• **EXTRACT**:

BEGIN

Data Set Maintenance: Data set compiled and standard item. Data set author(s): Kainz C. (00-07-21). Data set reviewer(s): Schubert K. (06-03-28); not revised (00-08-28).

Nomenclature: Current taxonomic status: accepted. Taxonomic rank: variety. Synonyms: Erysiphe galii var. riedliana (Speer) U. Braun; Golovinomyces galii var. riedlianus (Speer) V. P. Gelyuta; Erysiphaceae Tul. & C. Tul.; Erysiphales.

Type Information: Basionym: Erysiphe riedliana Speer. Type: Erysiphe riedliana Speer.

Taxonomic Literature: Taxonomic notes: +mycelium evanescent to persistent, persistent rests of the mycelium turning brown, some conidia and conidiophores also included in the formation of the persistent mycelium;+appressoria nipple-shaped;+conidiophores erect, foot-cells cylindric, followed by 1-2 shorter cells;+ascocarp outer wall cells obscure, irregularly shaped, 10-30 µm diam.;. Braun U., Beih. Nova Hedwigia 89: 1-700 [239-240] (1987); Braun U., The powdery mildews (Erysiphales) of Europe. - 1-337. Jena, Stuttgart, New York (1995).

Biogeography: Continent: Asia-Temperate, Europe (scattered; 6: USA, Canada), Northern America, and Asia-Tropical. Region(s): Siberia, Far Eastern Asia, Middle Asia, and China. Country or state(s): Japan; Pakistan; British Columbia (Canada), Montana (USA), Washington (USA), Wyoming (USA), Kansas (USA), Missouri (USA), Nebraska (USA), Wisconsin (USA), Connecticut (USA), California (USA), Maryland (USA), and Virginia (USA). Checklist records: United States and Canada (continental).

END

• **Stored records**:
BEGIN

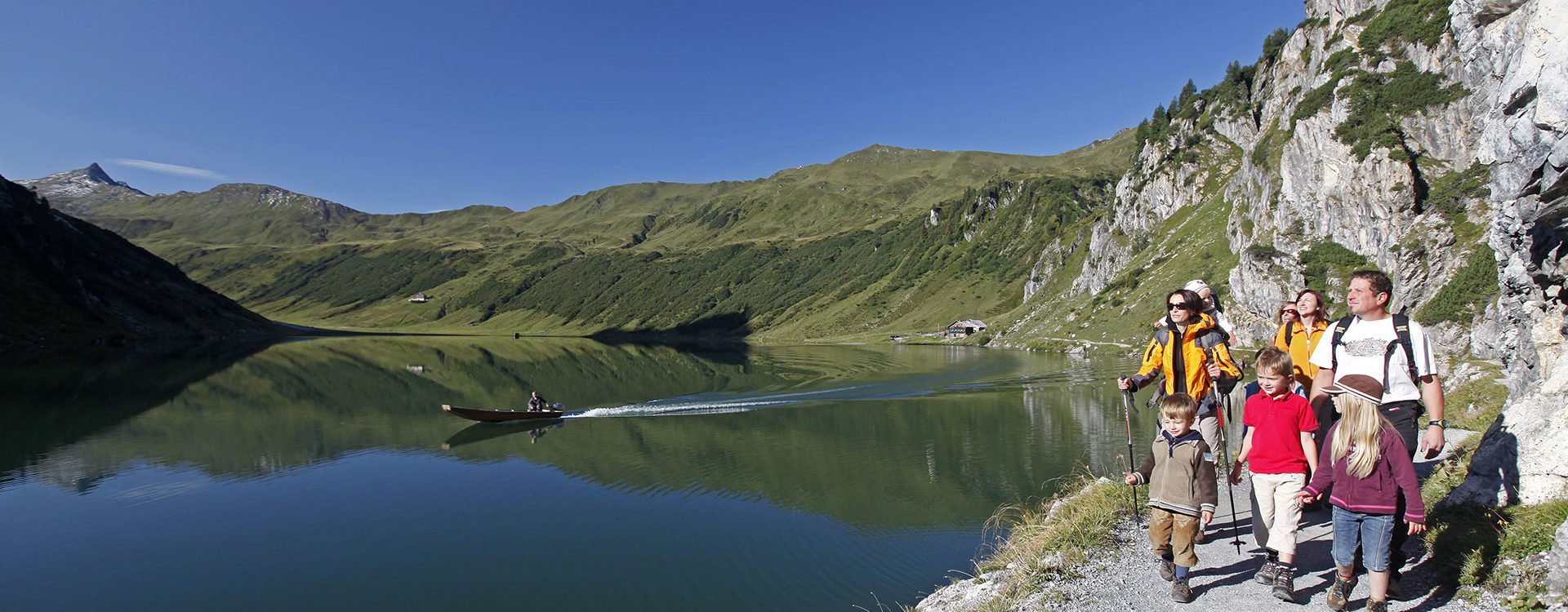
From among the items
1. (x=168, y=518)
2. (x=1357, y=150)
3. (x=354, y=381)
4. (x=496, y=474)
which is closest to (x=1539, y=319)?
(x=496, y=474)

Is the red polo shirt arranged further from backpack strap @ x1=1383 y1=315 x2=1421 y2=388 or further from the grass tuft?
the grass tuft

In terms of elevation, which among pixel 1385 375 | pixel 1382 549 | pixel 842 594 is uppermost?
pixel 1385 375

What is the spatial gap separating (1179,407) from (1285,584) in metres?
2.14

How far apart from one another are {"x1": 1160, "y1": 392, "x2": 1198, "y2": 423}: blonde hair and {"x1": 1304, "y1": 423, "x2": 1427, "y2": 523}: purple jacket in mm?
1329

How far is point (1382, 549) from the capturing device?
22.8 feet

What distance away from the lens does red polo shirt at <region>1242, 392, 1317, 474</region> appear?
8039mm

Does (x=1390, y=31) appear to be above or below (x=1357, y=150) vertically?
above

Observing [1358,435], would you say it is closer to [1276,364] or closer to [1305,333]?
[1276,364]

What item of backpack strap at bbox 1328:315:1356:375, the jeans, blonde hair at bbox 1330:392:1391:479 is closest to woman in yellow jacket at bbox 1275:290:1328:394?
backpack strap at bbox 1328:315:1356:375

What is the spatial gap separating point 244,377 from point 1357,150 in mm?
109658

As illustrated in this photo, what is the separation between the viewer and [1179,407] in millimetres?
8375

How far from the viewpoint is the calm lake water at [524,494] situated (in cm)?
1675

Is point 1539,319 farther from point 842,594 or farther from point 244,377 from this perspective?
point 244,377

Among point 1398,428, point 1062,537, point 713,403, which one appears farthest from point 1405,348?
point 713,403
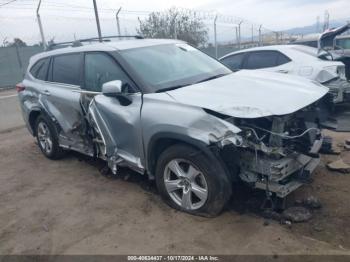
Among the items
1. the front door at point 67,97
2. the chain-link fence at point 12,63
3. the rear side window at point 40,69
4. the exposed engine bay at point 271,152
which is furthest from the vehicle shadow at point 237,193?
the chain-link fence at point 12,63

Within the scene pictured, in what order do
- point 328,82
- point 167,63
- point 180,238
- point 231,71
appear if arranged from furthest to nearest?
point 328,82, point 231,71, point 167,63, point 180,238

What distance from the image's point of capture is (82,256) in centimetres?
340

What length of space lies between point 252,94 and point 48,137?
370cm

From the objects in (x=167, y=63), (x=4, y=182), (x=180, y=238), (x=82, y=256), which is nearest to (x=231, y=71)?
(x=167, y=63)

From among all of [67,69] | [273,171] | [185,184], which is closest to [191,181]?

END

• **ACTION ITEM**: Reproduce the powdery mildew text word for word, everything from "Taxonomic Literature: Taxonomic" down to "New York (1995).".

• **TASK RESULT**:
Taxonomic Literature: Taxonomic notes: +mycelium evanescent to persistent, persistent rests of the mycelium turning brown, some conidia and conidiophores also included in the formation of the persistent mycelium;+appressoria nipple-shaped;+conidiophores erect, foot-cells cylindric, followed by 1-2 shorter cells;+ascocarp outer wall cells obscure, irregularly shaped, 10-30 µm diam.;. Braun U., Beih. Nova Hedwigia 89: 1-700 [239-240] (1987); Braun U., The powdery mildews (Erysiphales) of Europe. - 1-337. Jena, Stuttgart, New York (1995).